I'm migrating a batch system over to streaming, and I'm unsure as to what kinds of aggregations are suitable for Spark Streams. We tend to have second-level metrics that we only want to keep at minute, hour, and day level aggregations though.
I understand that I can trivially micro-batch on, say, 1 minute intervals in Spark.
- Is it sensible/intelligent to attempt to do the hour/day aggregations in the stream, or do people typically save the data to file and process it in a batch for this?
- I understand spark can calculate aggregations in a way that takes little memory using deltas (something about you providing the inverse of an operation, and then it can be extra efficient). Does this mean that you can literally handle a day's worth of data because the storage size used by the function is just constant/small (just the current element and the new element being merged to it)?

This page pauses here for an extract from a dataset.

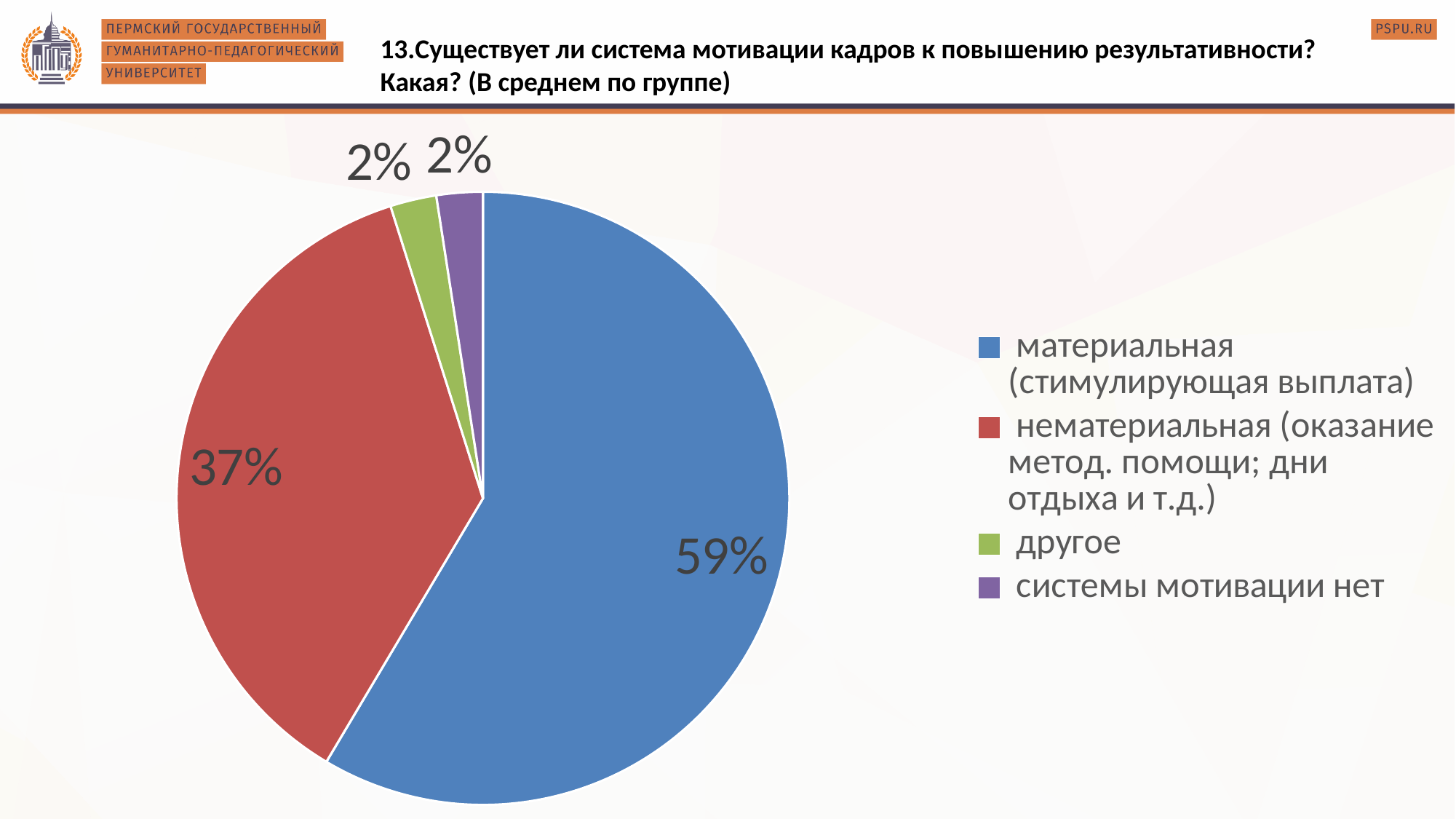
What type of chart is shown on the slide? pie chart What share of the pie does "материальная (стимулирующая выплата)" have? 59% What share of the pie does "системы мотивации нет" have? 2% What share of the pie does "нематериальная (оказание метод. помощи; дни отдыха и т.д.)" have? 37% Which category has the largest slice of the pie? материальная (стимулирующая выплата) Which is larger: the share for "нематериальная (оказание метод. помощи; дни отдыха и т.д.)" or the share for "другое"? нематериальная (оказание метод. помощи; дни отдыха и т.д.) How many entries does the legend list? 4 What colour is the slice for "системы мотивации нет"? purple How many categories does the pie chart have? 4 What colour is the slice for "другое"? green What is the difference between the shares of "материальная (стимулирующая выплата)" and "нематериальная (оказание метод. помощи; дни отдыха и т.д.)"? 22%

For more information on #2, I'm referring to the following from Spark Streaming - Spark 2.1.0 Documentation (which I believe was also in my Spark book from 1.3, though it's been a while ).
reduceByKeyAndWindow(func, invFunc, windowLength, slideInterval, [numTasks])
A more efficient version of the above reduceByKeyAndWindow() where the reduce value of each window is calculated incrementally using the reduce values of the previous window. This is done by reducing the new data that enters the sliding window, and “inverse reducing” the old data that leaves the window. An example would be that of “adding” and “subtracting” counts of keys as the window slides. However, it is applicable only to “invertible reduce functions”, that is, those reduce functions which have a corresponding “inverse reduce” function (taken as parameter invFunc). Like in reduceByKeyAndWindow, the number of reduce tasks is configurable through an optional argument. Note that checkpointing must be enabled for using this operation.
For context, we're going to be dealing with 18.7 billion data points a day, ~325 metrics for ~40,000 hosts, 1,440 readings a day (1 per minute). Ignoring the time dimension, that would be around 13 million things to keep track of simultaneously.